Whatever this feels like and whether someone can explain the content ofit, that does not affect my point.

It's entirely your point. First of all, no one can explain it. The people who feel it, or the most erudite person in the world, using their imagination. No one, not one person has ever been able to articulate it.

Funnily enough, a few years ago, they did articulate it. They said they felt flowery, vibrant and soft and empathetic. Until feminists said what the fuck are you talking about? I can show you a million women who don't feel that. And a million men who do.

And then they stopped describing it, because it's simply
not possible without reverting to stereotypes. Man made roles.

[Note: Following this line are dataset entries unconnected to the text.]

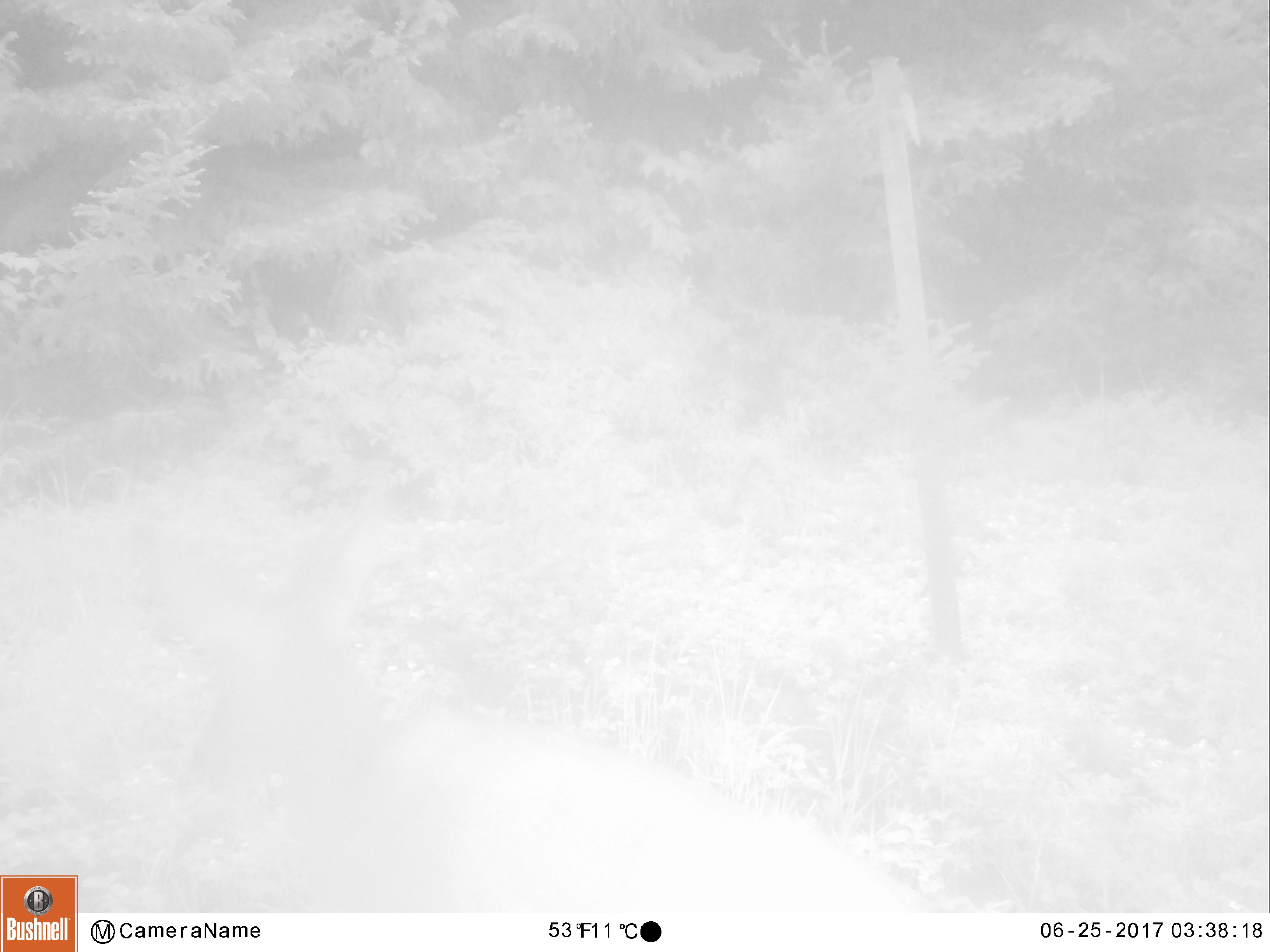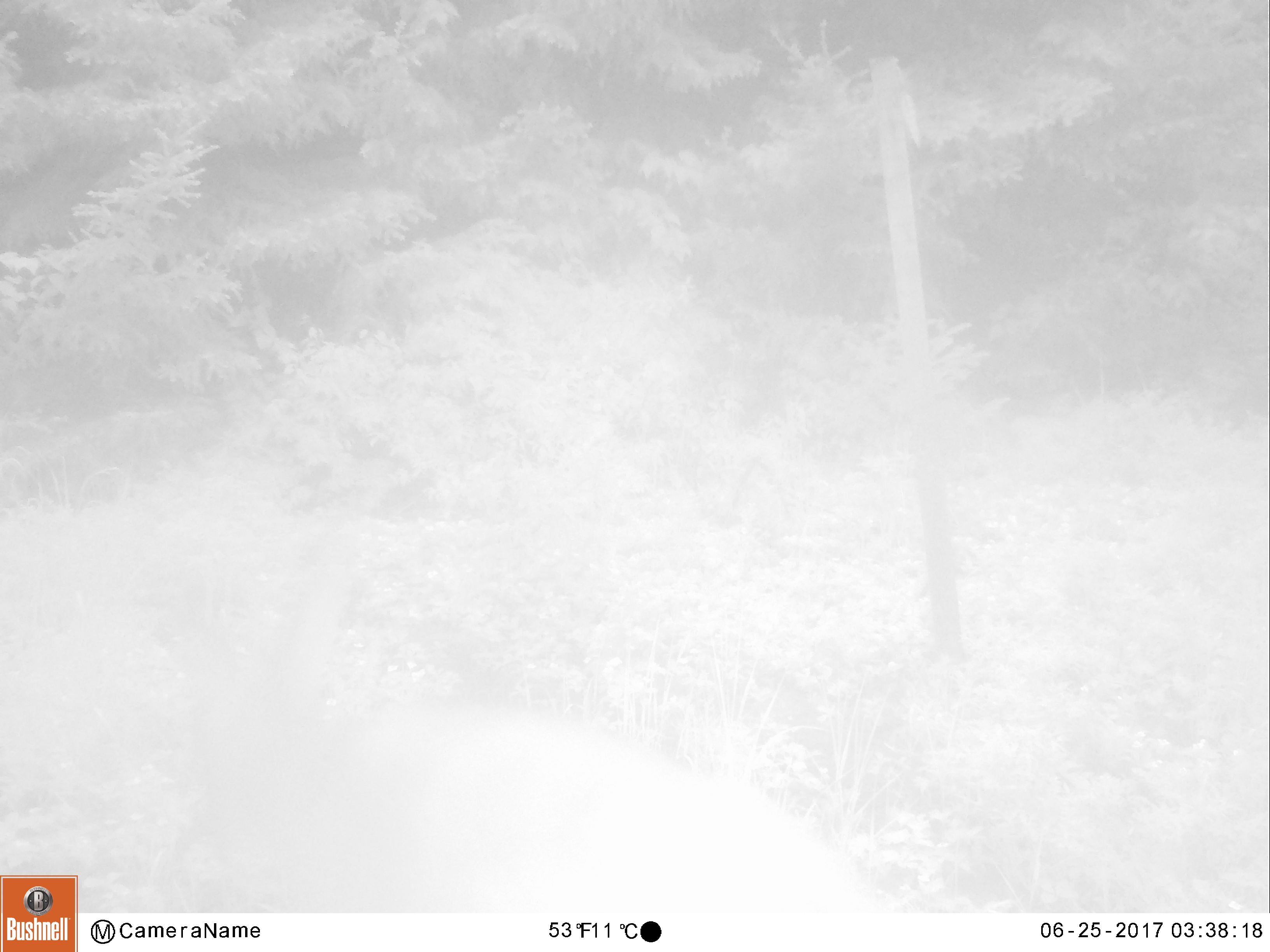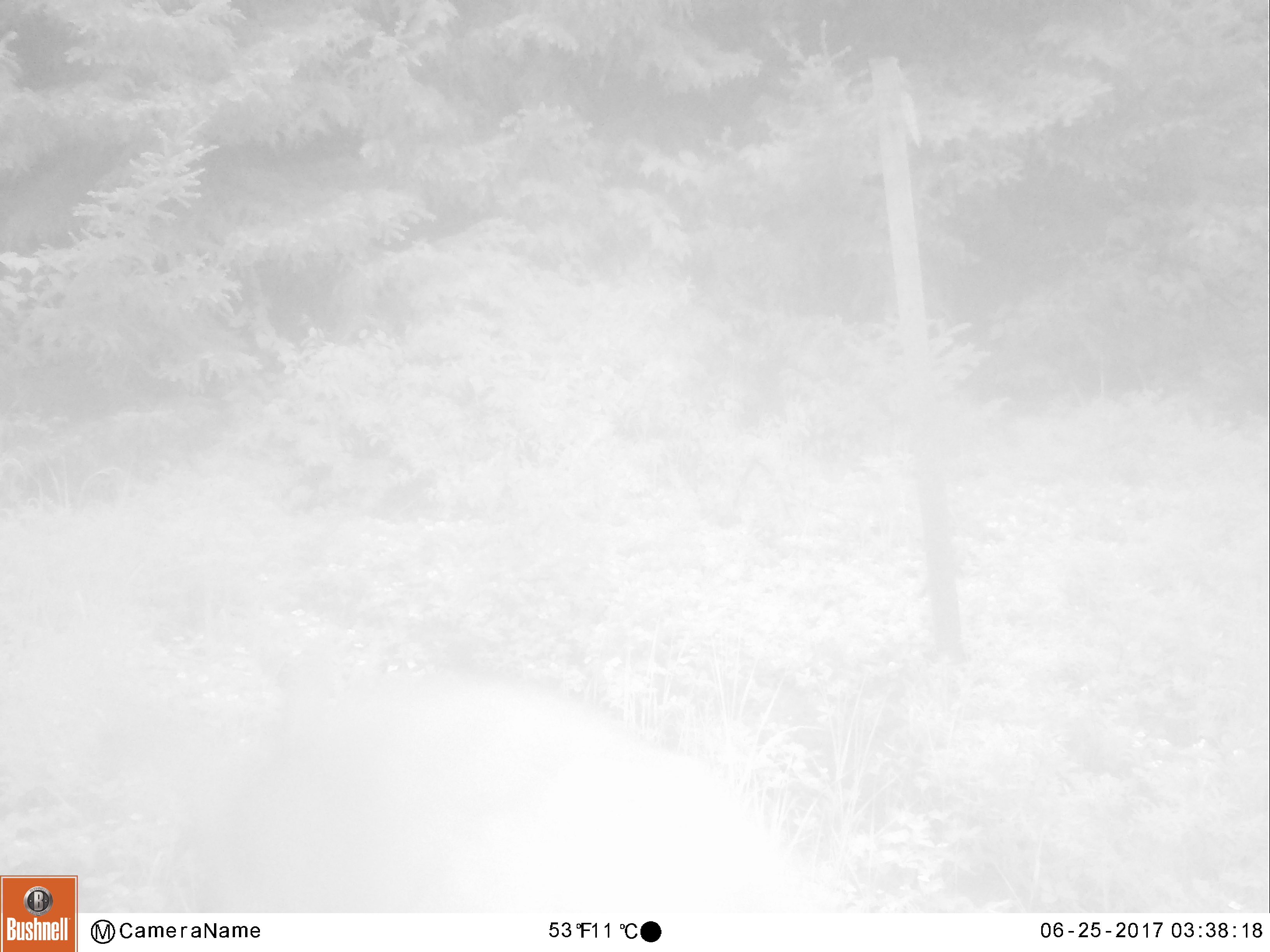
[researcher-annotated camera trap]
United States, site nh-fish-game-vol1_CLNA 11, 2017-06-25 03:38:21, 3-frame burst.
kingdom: Animalia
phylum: Chordata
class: Mammalia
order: Artiodactyla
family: Cervidae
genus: Odocoileus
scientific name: Odocoileus virginianus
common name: white-tailed deer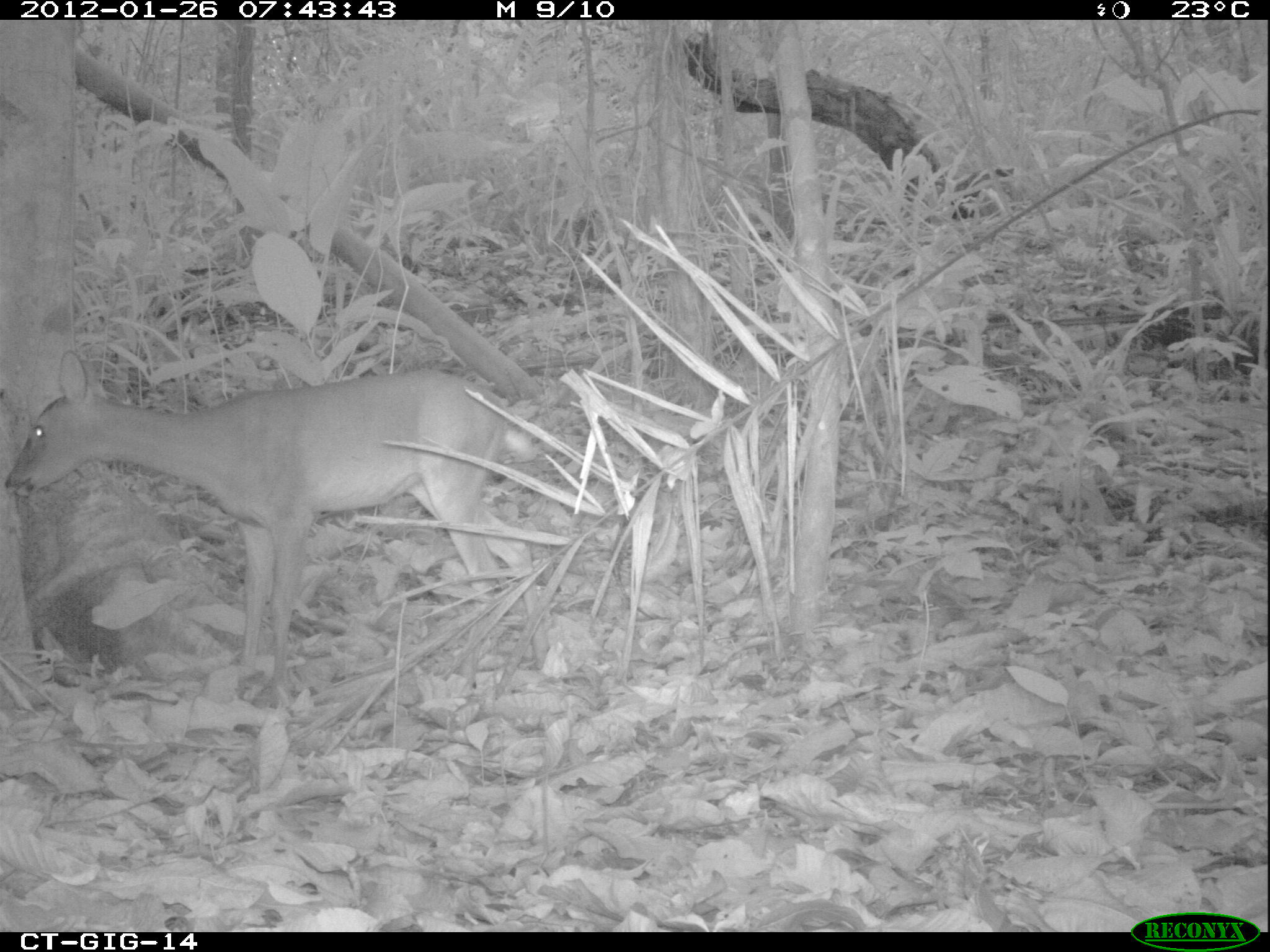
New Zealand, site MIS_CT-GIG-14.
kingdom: Animalia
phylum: Chordata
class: Mammalia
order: Artiodactyla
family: Cervidae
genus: Odocoileus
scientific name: Odocoileus virginianus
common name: white-tailed deer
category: white tailed deer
White tailed deer (white-tailed deer) (Odocoileus virginianus).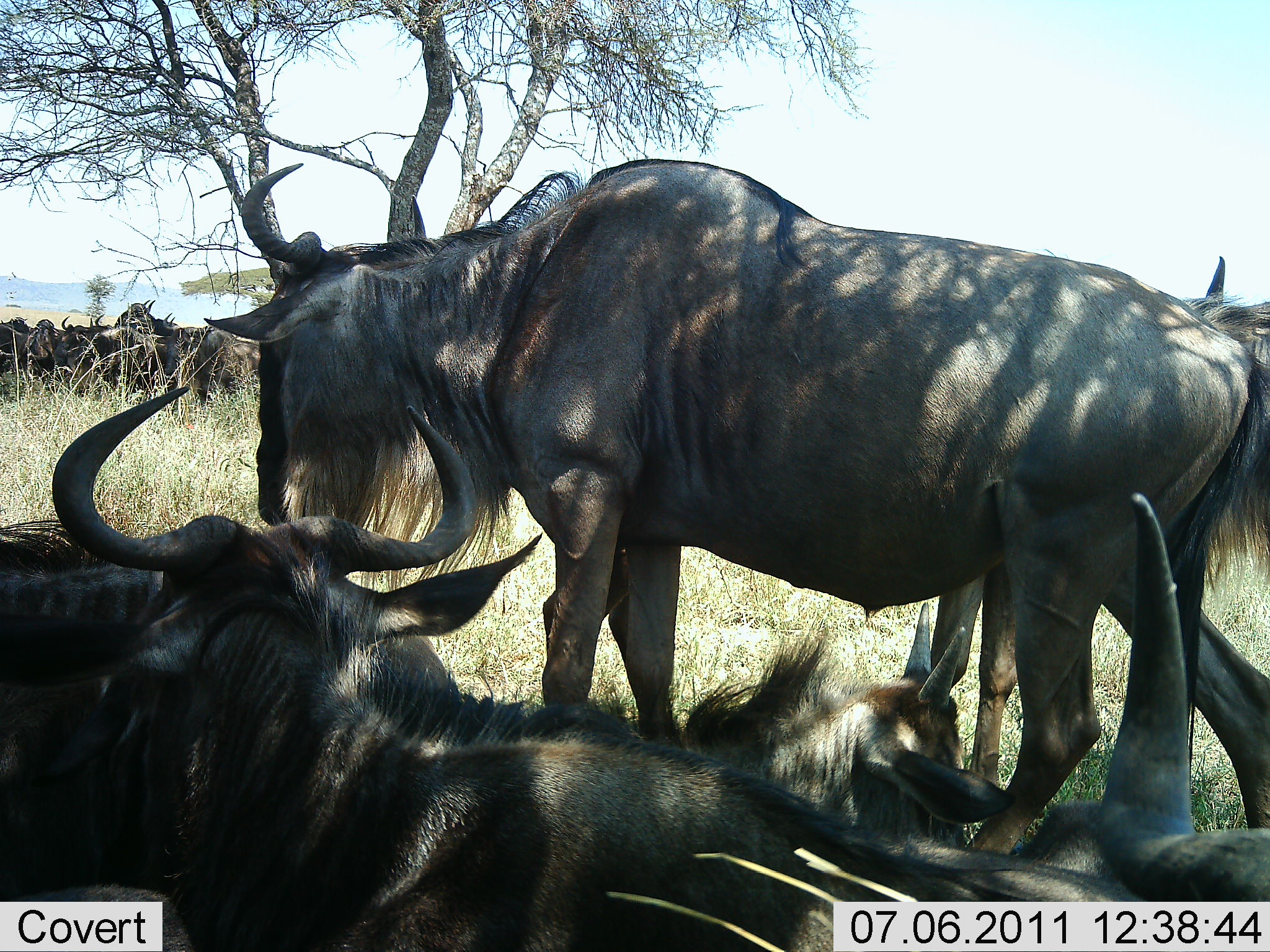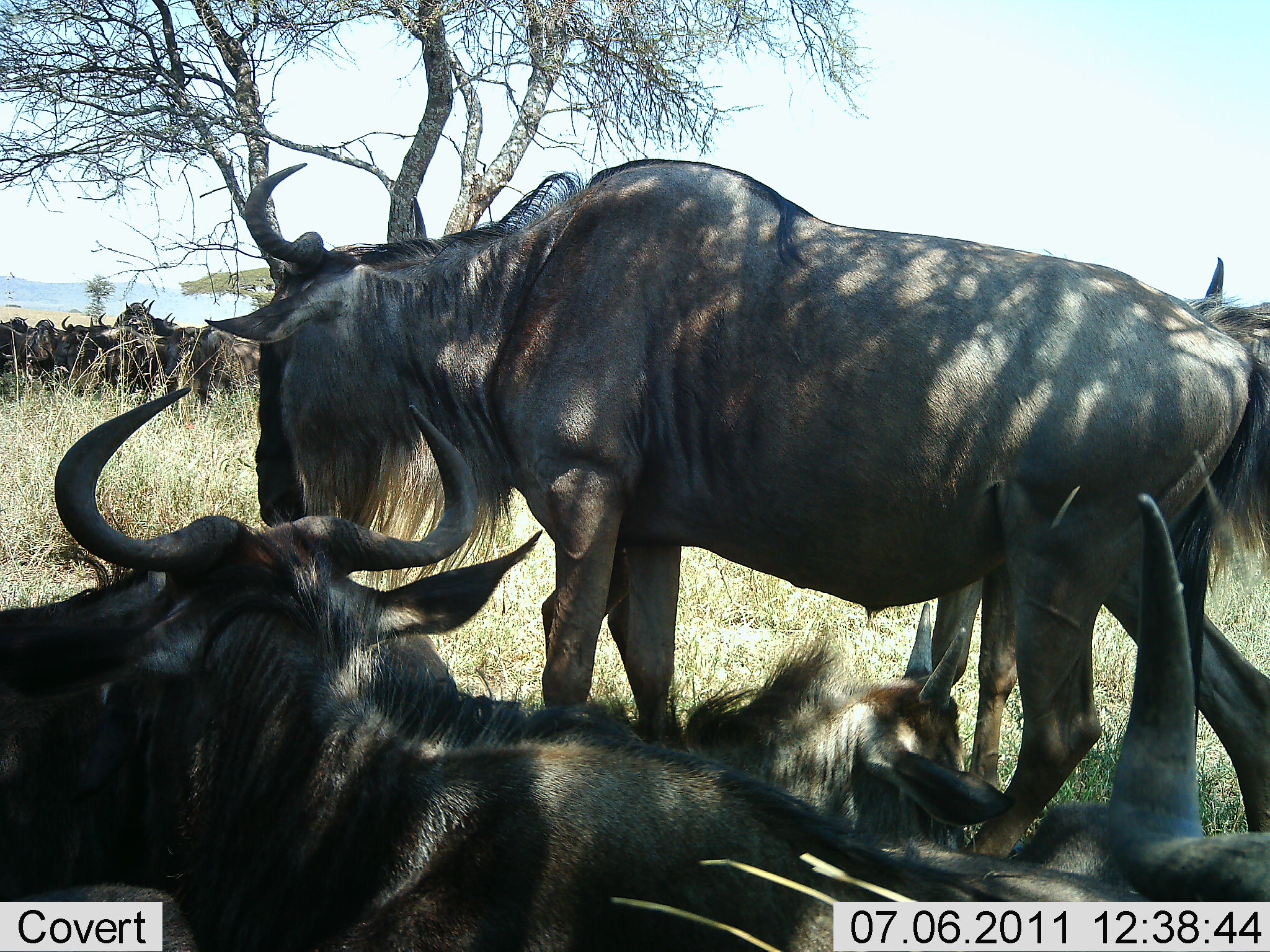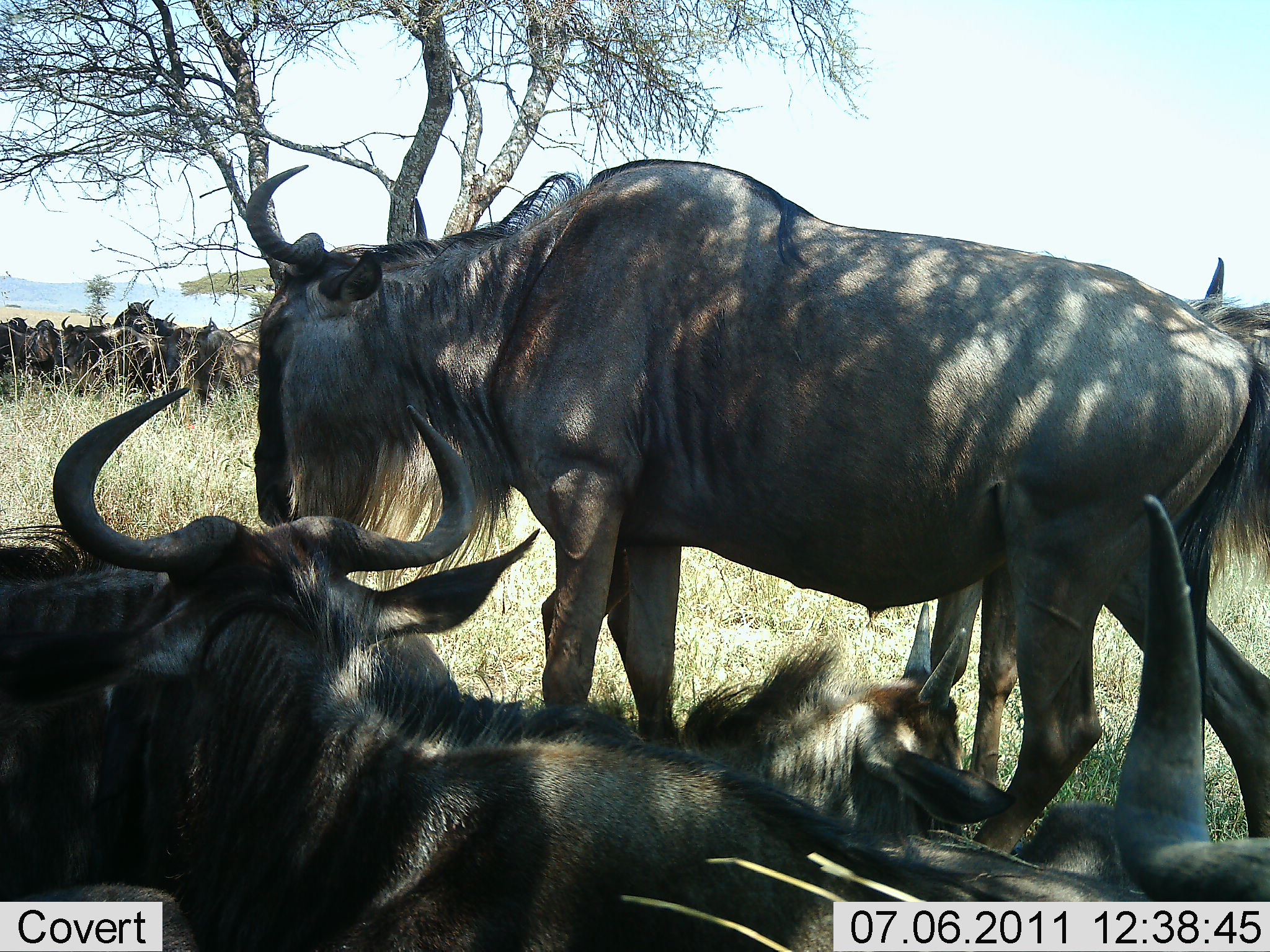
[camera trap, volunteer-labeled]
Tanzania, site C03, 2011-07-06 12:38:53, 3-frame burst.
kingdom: Animalia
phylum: Chordata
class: Mammalia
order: Artiodactyla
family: Bovidae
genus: Connochaetes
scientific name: Connochaetes taurinus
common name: blue wildebeest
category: wildebeest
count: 11-50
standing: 85%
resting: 100%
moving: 0%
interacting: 0%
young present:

A man cannot feel what it's like to have a woman's body. To menstruate, gestate. Or not, given the biology that says he should. He can't know what it feels like to worry about being pregnant, or not being pregnant. He cannot feel what it's like to be treated as a woman, who has that body. Cannot feel what it's like to navigate life with that body. He cannot feel what it's like to have that body violated.

The material reality of inhabiting a body with the anatomical and biological features of a woman is not a feeling. It just is.

A man can feel feminine, effeminate, like all the things stereotypically associated with being female, it doesn't make jot of difference.

Male and female, men and women are categorised by biological sex. Because biological sex is what it actually means.

SentimentalLentil · 19/09/2017 23:43

Hormones also affect sex not just genitalia and not having descended testicles would not mean that the hormones would be female.

This is very unlikely to be the case for most transsexuals though, otherwise they wouldn't need hormone therapy. That's another example of intersex.